Spanning 10 years and jumping around the globe, the story largely follows Maya’s (Jessica Chastain) experience of trying to find Bin Laden.
Maya is essentially the only character in the film and unfortunately lacks depth. Chastain is a stellar actress but isn’t given nearly as much to work with when she has to shuffle between either grim determination or with momentary pauses where she considers what her work has her doing.
Unlike Bigelow’s Best Picture winner The Hurt Locker, Zero Dark Thirty feels detached from its one semi-developed character. Why Maya seems almost obsessively devoted to finding Bin Laden is never explored and the few moments of her seeming self-doubt or existential crisis are too infrequent and not nearly powerful enough. The strength of films like Apocalypse Now, Platoon and The Deer Hunter was the connection to the protagonists’ experience of war—a fact that writer Mark Boal seems to have forgotten here.
The story of how Bin Laden was found is undoubtedly an interesting one and given a more focused plotline or better characterization it could be a great film.

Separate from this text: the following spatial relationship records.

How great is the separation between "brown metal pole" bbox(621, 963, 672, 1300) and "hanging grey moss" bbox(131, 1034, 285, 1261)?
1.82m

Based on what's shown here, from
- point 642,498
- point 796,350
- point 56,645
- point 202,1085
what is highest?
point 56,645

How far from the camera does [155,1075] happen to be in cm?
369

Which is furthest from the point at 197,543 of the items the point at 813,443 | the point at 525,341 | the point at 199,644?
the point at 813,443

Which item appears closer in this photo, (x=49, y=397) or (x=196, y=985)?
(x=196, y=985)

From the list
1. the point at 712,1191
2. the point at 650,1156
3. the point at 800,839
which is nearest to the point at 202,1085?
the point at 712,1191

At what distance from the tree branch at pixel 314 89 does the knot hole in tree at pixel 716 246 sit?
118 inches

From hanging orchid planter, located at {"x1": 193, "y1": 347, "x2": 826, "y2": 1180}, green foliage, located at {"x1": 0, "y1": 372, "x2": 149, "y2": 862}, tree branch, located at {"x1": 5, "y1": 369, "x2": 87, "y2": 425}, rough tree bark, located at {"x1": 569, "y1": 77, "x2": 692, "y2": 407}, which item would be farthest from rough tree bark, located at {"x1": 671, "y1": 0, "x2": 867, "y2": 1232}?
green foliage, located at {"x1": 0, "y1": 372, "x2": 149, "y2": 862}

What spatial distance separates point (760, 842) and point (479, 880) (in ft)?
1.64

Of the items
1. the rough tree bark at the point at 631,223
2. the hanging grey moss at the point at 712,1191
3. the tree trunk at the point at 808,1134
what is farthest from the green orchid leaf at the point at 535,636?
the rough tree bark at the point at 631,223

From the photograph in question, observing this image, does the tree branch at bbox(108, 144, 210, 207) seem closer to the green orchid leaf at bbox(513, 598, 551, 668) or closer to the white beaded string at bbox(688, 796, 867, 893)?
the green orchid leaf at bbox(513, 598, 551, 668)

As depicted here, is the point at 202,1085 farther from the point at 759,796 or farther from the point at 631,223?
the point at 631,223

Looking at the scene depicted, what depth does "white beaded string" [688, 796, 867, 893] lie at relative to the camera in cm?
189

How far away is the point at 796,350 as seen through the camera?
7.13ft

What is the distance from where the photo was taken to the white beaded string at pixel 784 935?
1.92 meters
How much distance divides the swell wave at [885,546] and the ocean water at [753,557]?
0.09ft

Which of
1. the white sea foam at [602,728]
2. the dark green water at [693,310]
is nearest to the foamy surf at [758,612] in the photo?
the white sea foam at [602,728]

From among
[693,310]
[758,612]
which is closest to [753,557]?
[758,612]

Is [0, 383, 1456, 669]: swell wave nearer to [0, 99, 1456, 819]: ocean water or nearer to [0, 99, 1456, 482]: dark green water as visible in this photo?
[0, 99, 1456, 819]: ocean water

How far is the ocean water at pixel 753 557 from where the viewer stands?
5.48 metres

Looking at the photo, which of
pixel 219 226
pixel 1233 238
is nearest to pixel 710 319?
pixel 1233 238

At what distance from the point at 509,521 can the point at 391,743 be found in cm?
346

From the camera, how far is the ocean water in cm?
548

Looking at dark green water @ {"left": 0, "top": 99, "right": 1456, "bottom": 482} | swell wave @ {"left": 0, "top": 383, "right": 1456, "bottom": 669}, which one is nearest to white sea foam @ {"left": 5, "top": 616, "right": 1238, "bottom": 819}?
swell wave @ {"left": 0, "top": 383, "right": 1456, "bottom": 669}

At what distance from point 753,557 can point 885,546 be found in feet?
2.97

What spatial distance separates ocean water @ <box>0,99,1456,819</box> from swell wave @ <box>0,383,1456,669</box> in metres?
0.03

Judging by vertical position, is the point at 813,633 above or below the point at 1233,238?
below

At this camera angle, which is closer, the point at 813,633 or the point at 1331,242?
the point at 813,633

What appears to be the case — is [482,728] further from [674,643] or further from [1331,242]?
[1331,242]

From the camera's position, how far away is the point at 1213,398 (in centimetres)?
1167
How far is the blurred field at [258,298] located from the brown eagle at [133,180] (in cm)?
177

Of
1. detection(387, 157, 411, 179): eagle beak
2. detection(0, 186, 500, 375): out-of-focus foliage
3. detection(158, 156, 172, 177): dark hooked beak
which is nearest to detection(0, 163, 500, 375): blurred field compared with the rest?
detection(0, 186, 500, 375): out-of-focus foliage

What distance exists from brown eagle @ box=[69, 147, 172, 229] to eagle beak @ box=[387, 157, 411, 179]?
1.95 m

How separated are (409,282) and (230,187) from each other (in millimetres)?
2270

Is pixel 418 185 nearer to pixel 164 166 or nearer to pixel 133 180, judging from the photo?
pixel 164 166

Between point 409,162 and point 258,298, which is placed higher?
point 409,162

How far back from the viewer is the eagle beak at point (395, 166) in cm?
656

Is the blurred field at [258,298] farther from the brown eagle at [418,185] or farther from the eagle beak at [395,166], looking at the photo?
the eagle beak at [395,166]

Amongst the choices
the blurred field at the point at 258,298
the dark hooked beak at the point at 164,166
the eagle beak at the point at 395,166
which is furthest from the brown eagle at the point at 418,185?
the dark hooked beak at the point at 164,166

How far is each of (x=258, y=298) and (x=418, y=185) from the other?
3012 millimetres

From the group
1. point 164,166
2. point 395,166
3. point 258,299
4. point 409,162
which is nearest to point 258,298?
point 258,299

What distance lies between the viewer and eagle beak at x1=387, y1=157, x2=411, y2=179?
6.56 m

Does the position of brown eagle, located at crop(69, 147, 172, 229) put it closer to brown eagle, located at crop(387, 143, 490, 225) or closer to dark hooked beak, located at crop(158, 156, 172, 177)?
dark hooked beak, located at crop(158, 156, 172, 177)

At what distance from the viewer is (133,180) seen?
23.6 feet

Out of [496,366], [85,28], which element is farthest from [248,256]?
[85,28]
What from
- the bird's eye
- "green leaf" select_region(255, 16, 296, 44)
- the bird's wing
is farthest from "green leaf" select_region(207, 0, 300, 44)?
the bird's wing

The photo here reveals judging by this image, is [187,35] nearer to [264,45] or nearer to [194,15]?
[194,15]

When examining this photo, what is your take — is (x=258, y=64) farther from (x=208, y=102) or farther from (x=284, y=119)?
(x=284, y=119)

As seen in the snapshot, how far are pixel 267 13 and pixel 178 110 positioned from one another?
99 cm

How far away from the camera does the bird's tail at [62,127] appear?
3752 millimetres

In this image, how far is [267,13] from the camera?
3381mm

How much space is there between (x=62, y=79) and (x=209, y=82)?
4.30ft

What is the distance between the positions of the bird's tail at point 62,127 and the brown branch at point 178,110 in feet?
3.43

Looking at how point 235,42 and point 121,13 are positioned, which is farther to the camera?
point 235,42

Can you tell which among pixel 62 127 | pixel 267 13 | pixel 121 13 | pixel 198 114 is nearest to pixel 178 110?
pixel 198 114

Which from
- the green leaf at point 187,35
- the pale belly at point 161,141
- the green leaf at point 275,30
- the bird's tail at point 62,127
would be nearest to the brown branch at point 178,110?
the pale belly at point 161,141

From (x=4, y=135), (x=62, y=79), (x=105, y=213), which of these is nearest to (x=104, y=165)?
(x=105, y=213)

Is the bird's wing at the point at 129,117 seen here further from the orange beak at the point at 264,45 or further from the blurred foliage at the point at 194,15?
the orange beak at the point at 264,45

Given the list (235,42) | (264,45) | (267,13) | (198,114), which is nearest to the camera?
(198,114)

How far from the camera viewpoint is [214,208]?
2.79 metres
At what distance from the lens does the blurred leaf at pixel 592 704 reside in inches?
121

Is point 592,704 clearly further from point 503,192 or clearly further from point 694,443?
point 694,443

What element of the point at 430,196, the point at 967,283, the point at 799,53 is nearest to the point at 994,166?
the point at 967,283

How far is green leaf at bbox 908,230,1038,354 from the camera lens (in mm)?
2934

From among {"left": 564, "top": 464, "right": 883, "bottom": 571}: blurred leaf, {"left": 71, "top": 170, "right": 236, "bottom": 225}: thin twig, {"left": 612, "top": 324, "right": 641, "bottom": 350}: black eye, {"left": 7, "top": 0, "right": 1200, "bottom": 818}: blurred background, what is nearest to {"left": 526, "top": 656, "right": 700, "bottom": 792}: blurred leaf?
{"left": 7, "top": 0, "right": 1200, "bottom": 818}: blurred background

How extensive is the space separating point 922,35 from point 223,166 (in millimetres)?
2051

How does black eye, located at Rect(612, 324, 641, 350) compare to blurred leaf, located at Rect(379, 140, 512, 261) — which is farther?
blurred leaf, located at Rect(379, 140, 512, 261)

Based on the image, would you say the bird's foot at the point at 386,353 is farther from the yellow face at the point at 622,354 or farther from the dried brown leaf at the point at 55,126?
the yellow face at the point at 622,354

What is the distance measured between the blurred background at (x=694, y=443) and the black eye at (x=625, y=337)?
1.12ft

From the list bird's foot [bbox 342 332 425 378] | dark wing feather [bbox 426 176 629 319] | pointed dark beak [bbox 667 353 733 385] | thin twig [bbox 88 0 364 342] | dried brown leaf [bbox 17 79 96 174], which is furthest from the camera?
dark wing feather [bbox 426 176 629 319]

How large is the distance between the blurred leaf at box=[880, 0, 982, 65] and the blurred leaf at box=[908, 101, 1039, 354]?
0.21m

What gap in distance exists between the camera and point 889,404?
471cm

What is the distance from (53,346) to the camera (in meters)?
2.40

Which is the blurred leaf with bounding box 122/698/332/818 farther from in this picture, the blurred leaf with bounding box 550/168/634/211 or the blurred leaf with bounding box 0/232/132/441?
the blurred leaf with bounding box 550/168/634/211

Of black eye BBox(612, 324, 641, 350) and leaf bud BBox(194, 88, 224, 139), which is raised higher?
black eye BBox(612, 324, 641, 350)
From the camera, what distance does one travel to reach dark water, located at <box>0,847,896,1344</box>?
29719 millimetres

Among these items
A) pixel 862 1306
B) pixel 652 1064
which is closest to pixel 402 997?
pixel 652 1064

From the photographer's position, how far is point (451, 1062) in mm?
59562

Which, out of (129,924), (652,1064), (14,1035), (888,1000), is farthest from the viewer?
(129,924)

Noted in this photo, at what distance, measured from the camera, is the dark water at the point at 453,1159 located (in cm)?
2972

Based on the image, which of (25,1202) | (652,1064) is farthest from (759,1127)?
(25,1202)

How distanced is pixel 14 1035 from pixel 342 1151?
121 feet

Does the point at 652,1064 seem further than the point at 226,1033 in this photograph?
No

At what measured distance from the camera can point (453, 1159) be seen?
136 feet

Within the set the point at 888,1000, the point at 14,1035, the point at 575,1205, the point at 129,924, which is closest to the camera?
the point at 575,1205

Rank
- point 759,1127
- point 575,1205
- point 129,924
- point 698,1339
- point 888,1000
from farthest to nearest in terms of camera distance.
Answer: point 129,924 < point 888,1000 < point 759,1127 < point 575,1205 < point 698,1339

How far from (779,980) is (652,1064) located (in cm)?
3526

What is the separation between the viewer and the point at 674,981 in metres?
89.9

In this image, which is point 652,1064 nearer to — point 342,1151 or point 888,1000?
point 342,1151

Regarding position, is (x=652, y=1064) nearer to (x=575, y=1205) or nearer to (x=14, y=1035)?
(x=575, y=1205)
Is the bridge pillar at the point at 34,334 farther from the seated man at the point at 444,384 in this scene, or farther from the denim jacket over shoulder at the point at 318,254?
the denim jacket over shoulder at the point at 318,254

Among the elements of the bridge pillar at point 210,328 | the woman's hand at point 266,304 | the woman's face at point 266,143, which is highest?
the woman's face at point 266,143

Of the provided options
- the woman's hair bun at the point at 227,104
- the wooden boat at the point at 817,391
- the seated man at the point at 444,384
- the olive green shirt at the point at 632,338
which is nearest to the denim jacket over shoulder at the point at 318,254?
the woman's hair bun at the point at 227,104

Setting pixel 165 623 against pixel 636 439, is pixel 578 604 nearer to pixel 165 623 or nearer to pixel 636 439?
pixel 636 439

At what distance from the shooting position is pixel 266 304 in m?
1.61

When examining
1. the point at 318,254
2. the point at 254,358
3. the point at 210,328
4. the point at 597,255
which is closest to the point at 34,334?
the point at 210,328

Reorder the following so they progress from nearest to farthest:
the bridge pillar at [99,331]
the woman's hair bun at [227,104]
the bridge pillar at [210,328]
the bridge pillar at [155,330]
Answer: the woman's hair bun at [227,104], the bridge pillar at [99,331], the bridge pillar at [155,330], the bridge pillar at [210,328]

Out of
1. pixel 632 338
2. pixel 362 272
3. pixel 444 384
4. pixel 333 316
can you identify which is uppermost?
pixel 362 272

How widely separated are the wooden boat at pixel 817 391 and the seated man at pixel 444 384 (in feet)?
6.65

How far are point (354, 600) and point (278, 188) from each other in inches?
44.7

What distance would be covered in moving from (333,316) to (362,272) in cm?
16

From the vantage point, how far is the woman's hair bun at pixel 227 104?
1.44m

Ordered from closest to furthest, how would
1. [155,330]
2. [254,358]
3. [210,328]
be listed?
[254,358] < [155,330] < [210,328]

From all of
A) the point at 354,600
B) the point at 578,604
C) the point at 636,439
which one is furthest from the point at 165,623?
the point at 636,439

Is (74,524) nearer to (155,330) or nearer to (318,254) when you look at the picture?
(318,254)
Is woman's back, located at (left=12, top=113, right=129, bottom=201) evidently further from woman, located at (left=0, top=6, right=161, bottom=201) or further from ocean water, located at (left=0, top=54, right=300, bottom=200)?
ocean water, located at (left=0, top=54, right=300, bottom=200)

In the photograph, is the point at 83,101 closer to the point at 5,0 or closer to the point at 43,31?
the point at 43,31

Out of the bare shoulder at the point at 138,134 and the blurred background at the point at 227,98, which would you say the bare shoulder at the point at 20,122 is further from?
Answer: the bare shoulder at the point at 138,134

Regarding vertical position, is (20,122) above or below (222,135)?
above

Zero Dark Thirty offers nothing in those fields—it’s an hour of torture sequences, followed by board meetings with people whose jobs are not explained, and concludes with the half-hour final assault on Bin Laden’s suspected hiding place.
The climatic military confrontation is well-shot and creates a strong realistic tone. Unfortunately, this scene is undercut by the fact that the soldiers involved are introduced within 15 minutes of the attack occurring and Maya’s reactions to what is happening are not shown once the soldiers land. The scene is ultimately overpowered by the fact that there is no emotional resonance with any of the characters and knowing how the scene will end drops any tension into the ocean.
There are a few other sequences that are poorly constructed—one terrorist attack is so heavily built up that the inevitable explosion is not surprising, another is so quickly passed over that it doesn’t register on any scale.
Zero Dark Thirty will likely be a contender for Oscar season but it really isn’t worth all the attention it is getting. In a way, Bigelow’s film functions as a good metaphor for the killing of Bin Laden in real life—his death was a figurative victory for the United States that doesn’t resolve the larger problems the U.S. is facing. So too, Zero Dark Thirty is a film about the killing of Bin Laden but it is devoid of any soul or larger meaning.